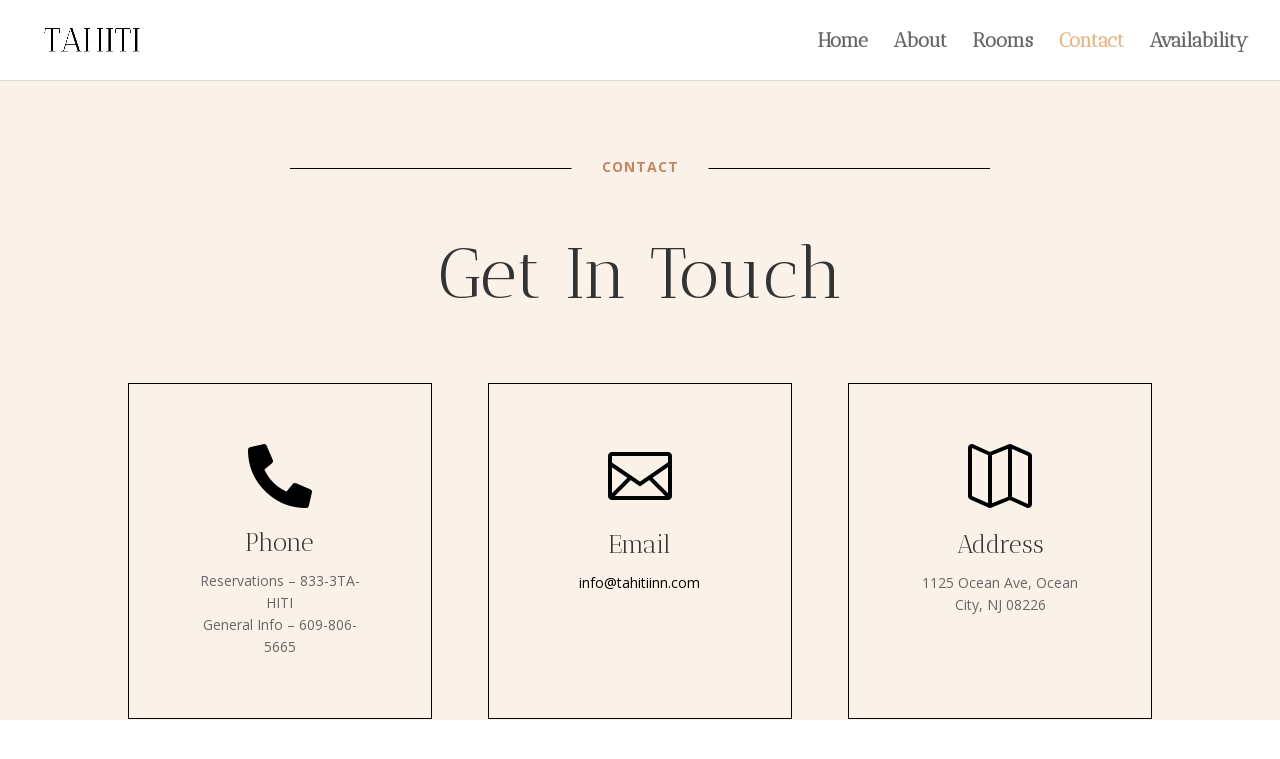

--- FILE ---
content_type: text/css
request_url: https://www.tahitiinn.com/wp-content/et-cache/7/et-core-unified-deferred-7.min.css?ver=1766184410
body_size: 565
content:
div.et_pb_section.et_pb_section_2>.et_pb_background_pattern{background-image:url([data-uri]);background-size:104px 104px}.et_pb_section_2.et_pb_section{padding-top:10vw;padding-bottom:10vw;background-color:#ebdac8!important}.et_pb_row_4{background-color:#faf2e9}.et_pb_row_4:hover{background-image:initial;background-color:#faf2e9}.et_pb_row_4.et_pb_row{padding-top:4vw!important;padding-right:60px!important;padding-bottom:4vw!important;padding-left:60px!important;padding-top:4vw;padding-right:60px;padding-bottom:4vw;padding-left:60px}.et_pb_text_10 h2{font-family:'Antic Didone',Georgia,"Times New Roman",serif;font-size:48px;line-height:1.2em}.et_pb_text_10{margin-bottom:0px!important}.et_pb_button_0_wrapper .et_pb_button_0,.et_pb_button_0_wrapper .et_pb_button_0:hover{padding-top:16px!important;padding-right:24px!important;padding-bottom:16px!important;padding-left:24px!important}body #page-container .et_pb_section .et_pb_button_0{color:#ebdac8!important;border-width:0px!important;border-radius:60px;font-size:14px;font-weight:700!important;text-transform:uppercase!important;background-color:#000000}body #page-container .et_pb_section .et_pb_button_0:after{font-size:1.6em}body.et_button_custom_icon #page-container .et_pb_button_0:after{font-size:14px}.et_pb_button_0,.et_pb_button_0:after{transition:all 300ms ease 0ms}@media only screen and (max-width:980px){.et_pb_row_4.et_pb_row{padding-top:30px!important;padding-right:30px!important;padding-bottom:30px!important;padding-left:30px!important;padding-top:30px!important;padding-right:30px!important;padding-bottom:30px!important;padding-left:30px!important}.et_pb_text_10 h2{font-size:32px}body #page-container .et_pb_section .et_pb_button_0:after{display:inline-block;opacity:0}body #page-container .et_pb_section .et_pb_button_0:hover:after{opacity:1}}@media only screen and (max-width:767px){.et_pb_row_4.et_pb_row{padding-top:20px!important;padding-right:20px!important;padding-bottom:20px!important;padding-left:20px!important;padding-top:20px!important;padding-right:20px!important;padding-bottom:20px!important;padding-left:20px!important}.et_pb_text_10 h2{font-size:20px}body #page-container .et_pb_section .et_pb_button_0:after{display:inline-block;opacity:0}body #page-container .et_pb_section .et_pb_button_0:hover:after{opacity:1}}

_ _ _ _ _ _ _

_WHAT YOU WILL DO_
Only the text is to be copied: please reproduce the records exactly and drop the pictures.

_ANSWER SECTION_
--- FILE ---
content_type: text/css
request_url: https://www.tahitiinn.com/wp-content/et-cache/7/et-core-unified-deferred-7.min.css?ver=1766184410
body_size: 565
content:
div.et_pb_section.et_pb_section_2>.et_pb_background_pattern{background-image:url([data-uri]);background-size:104px 104px}.et_pb_section_2.et_pb_section{padding-top:10vw;padding-bottom:10vw;background-color:#ebdac8!important}.et_pb_row_4{background-color:#faf2e9}.et_pb_row_4:hover{background-image:initial;background-color:#faf2e9}.et_pb_row_4.et_pb_row{padding-top:4vw!important;padding-right:60px!important;padding-bottom:4vw!important;padding-left:60px!important;padding-top:4vw;padding-right:60px;padding-bottom:4vw;padding-left:60px}.et_pb_text_10 h2{font-family:'Antic Didone',Georgia,"Times New Roman",serif;font-size:48px;line-height:1.2em}.et_pb_text_10{margin-bottom:0px!important}.et_pb_button_0_wrapper .et_pb_button_0,.et_pb_button_0_wrapper .et_pb_button_0:hover{padding-top:16px!important;padding-right:24px!important;padding-bottom:16px!important;padding-left:24px!important}body #page-container .et_pb_section .et_pb_button_0{color:#ebdac8!important;border-width:0px!important;border-radius:60px;font-size:14px;font-weight:700!important;text-transform:uppercase!important;background-color:#000000}body #page-container .et_pb_section .et_pb_button_0:after{font-size:1.6em}body.et_button_custom_icon #page-container .et_pb_button_0:after{font-size:14px}.et_pb_button_0,.et_pb_button_0:after{transition:all 300ms ease 0ms}@media only screen and (max-width:980px){.et_pb_row_4.et_pb_row{padding-top:30px!important;padding-right:30px!important;padding-bottom:30px!important;padding-left:30px!important;padding-top:30px!important;padding-right:30px!important;padding-bottom:30px!important;padding-left:30px!important}.et_pb_text_10 h2{font-size:32px}body #page-container .et_pb_section .et_pb_button_0:after{display:inline-block;opacity:0}body #page-container .et_pb_section .et_pb_button_0:hover:after{opacity:1}}@media only screen and (max-width:767px){.et_pb_row_4.et_pb_row{padding-top:20px!important;padding-right:20px!important;padding-bottom:20px!important;padding-left:20px!important;padding-top:20px!important;padding-right:20px!important;padding-bottom:20px!important;padding-left:20px!important}.et_pb_text_10 h2{font-size:20px}body #page-container .et_pb_section .et_pb_button_0:after{display:inline-block;opacity:0}body #page-container .et_pb_section .et_pb_button_0:hover:after{opacity:1}}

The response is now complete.